As Major League Baseball has worked to increase popularity over the past several years, an array of new rules and other changes have been implemented.

Those often began in the lower levels of the Minor Leagues before being implemented on a wider scale and in some cases for an MLB season. This year saw multiple changes during the Atlantic League’s 2021 season.

Chief among them included moving the mound back one foot and a rule that would remove the designated hitter once the starting pitcher is out of a game.

Meanwhile, MLB is now using the Arizona Fall League for continued testing with a 15-second pitch clock, limited pickoff attempts, a ban on shifting and the continued exploration of an automated strike zone, according to Baseball America:

Major League Baseball confirmed that the AFL will feature most of the experimental rules changes that were introduced into the minor leagues this year.

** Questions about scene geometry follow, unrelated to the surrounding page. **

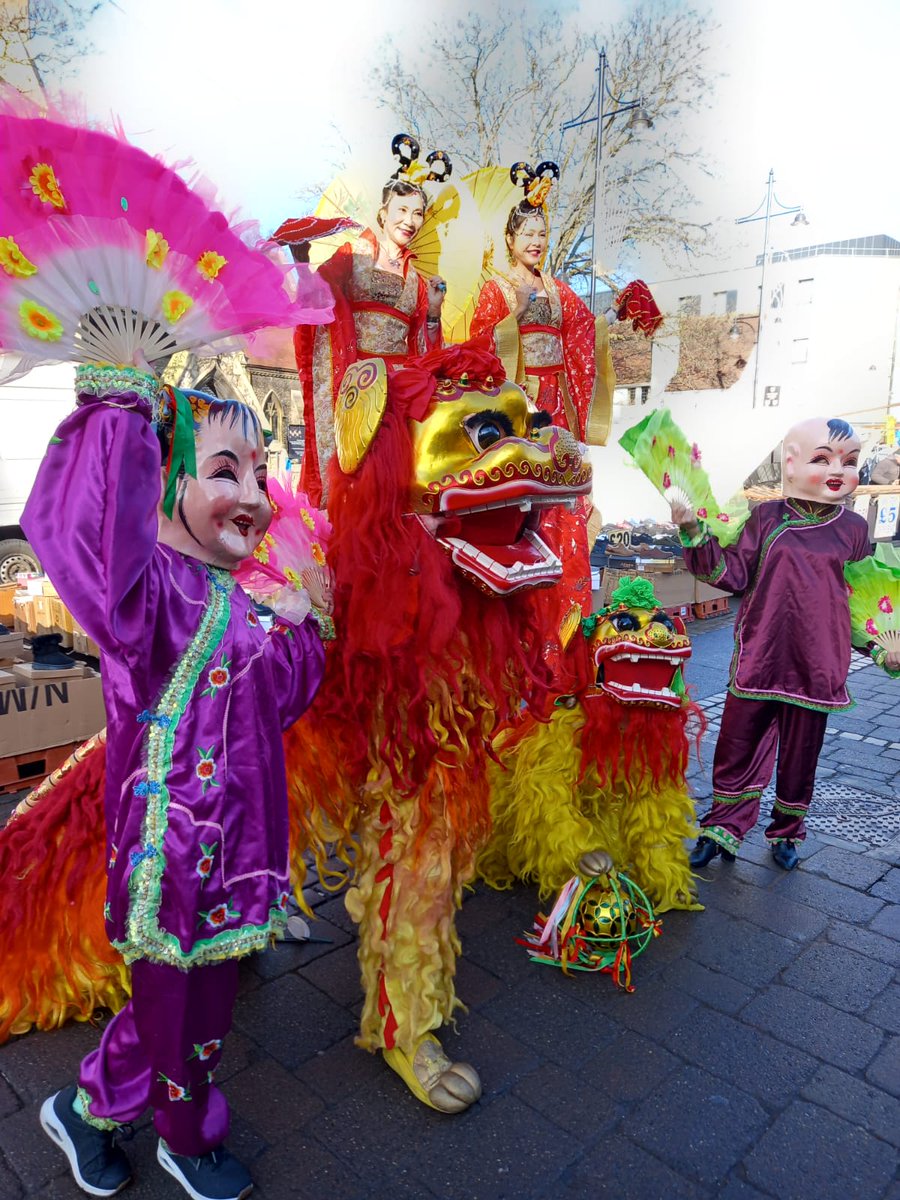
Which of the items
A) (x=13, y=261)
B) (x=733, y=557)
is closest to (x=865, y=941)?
(x=733, y=557)

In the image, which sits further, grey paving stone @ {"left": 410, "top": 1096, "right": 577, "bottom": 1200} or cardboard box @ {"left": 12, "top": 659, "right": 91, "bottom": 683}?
cardboard box @ {"left": 12, "top": 659, "right": 91, "bottom": 683}

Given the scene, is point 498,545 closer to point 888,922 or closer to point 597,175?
point 888,922

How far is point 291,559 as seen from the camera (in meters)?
1.90

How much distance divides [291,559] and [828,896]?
8.35 feet

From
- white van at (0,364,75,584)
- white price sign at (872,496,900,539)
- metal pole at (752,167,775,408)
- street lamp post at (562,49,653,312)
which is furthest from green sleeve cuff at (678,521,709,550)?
white price sign at (872,496,900,539)

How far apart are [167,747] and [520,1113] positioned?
4.47 ft

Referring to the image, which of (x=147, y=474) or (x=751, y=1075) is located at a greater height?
(x=147, y=474)

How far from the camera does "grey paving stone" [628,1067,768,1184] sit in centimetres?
183

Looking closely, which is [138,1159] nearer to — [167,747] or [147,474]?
[167,747]

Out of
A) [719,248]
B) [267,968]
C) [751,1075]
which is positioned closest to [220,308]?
[267,968]

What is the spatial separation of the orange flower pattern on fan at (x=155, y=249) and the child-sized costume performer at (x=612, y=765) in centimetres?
177

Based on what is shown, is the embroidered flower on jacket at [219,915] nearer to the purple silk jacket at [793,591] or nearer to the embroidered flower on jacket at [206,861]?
the embroidered flower on jacket at [206,861]

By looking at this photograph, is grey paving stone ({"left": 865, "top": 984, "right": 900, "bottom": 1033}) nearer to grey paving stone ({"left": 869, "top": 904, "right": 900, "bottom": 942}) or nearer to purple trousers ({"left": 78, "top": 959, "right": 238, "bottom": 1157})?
grey paving stone ({"left": 869, "top": 904, "right": 900, "bottom": 942})

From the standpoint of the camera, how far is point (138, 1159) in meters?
1.82
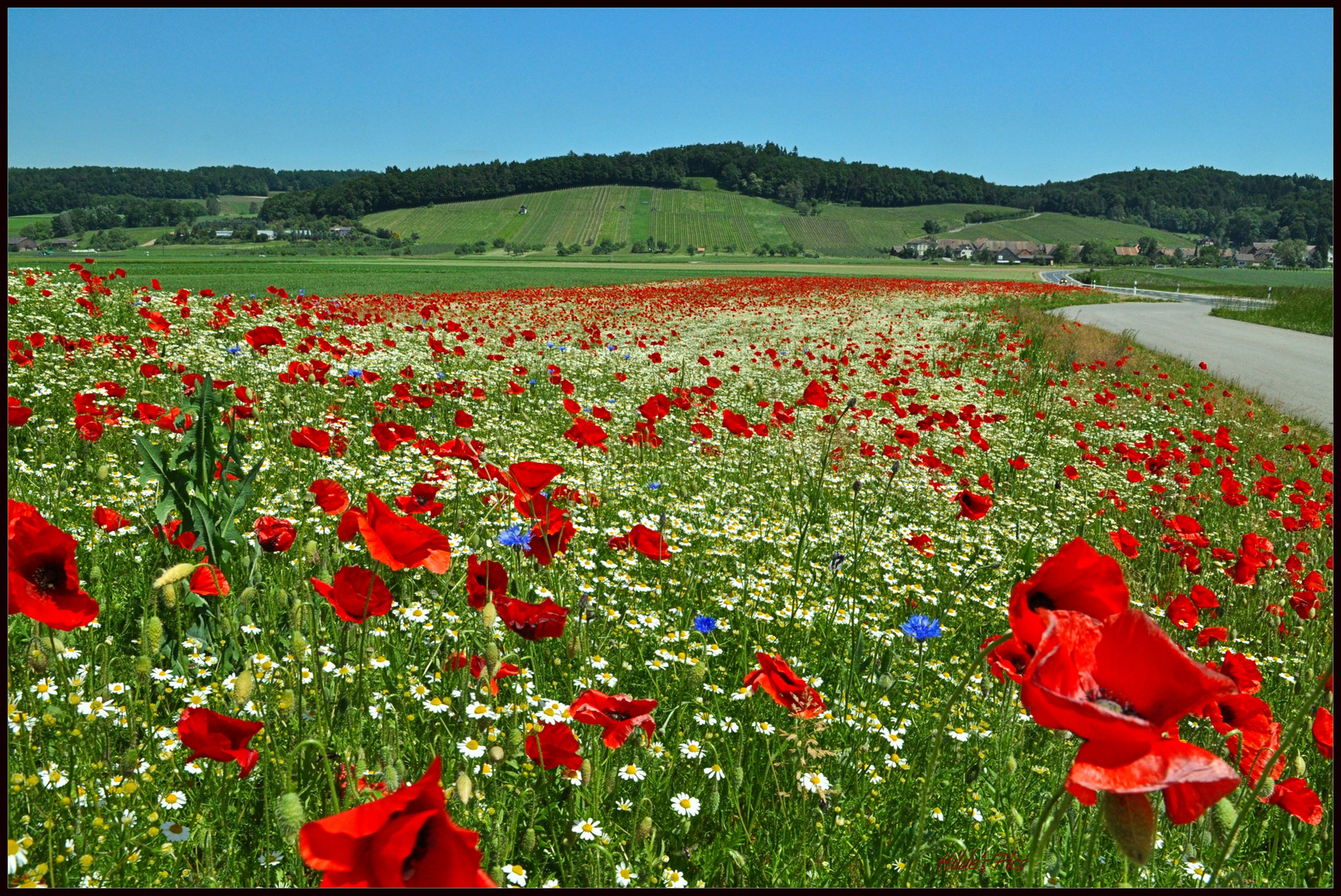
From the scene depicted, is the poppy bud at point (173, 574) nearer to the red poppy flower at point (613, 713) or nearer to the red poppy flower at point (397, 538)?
the red poppy flower at point (397, 538)

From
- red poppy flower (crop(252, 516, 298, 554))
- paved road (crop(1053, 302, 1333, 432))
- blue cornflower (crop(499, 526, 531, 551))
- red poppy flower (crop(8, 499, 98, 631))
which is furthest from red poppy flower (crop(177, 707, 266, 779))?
paved road (crop(1053, 302, 1333, 432))

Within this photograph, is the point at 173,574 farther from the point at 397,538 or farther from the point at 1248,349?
the point at 1248,349

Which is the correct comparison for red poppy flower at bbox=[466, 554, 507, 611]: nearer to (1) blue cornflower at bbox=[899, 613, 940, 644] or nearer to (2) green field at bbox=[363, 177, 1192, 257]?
(1) blue cornflower at bbox=[899, 613, 940, 644]

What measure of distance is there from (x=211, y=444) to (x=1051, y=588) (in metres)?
2.81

Pitchers will be subject to a 15-second pitch clock and limited to two pickoff attempts per plate appearance, infielders will be required to remain in the dirt with two positioned on each side of second base and the size of the bases will be increased.

The automated ball-strike system, which the AFL experimented with in 2019, will be used in games played at Salt River Fields.

The current collective bargaining agreement (CBA) expires on Dec. 1, so some of these rules could be implemented to the Major League level once MLB and the Players Association agree to a new deal.

MLB is also likely to eliminate the seven-inning doubleheaders and the extra innings rule that starts with a runner on second base.

Both were added in response to uncertainty with attempting to play a season during a pandemic and in an effort to protect players. Although the 2021 campaign reverted back to a full schedule, MLB kept with shortened games for doubleheaders and the extra-innings rule.

MLB focused on avoiding lockout

MLB and the MLBPA reportedly have already been negotiating a new deal, but it’s no safe bet they strike a new CBA agreement before the deadline.

The two sides have been at odds over various issues, including rule changes, competitive integrity and service-time manipulation. They most recently were unable to compromise on an agreement that would have allowed the universal DH and expanded playoffs to return for the 2021 season.

Despite this, MLB commissioner Rob Manfred is confident the league will be able to avoid a work stoppage and deemed that their top priority.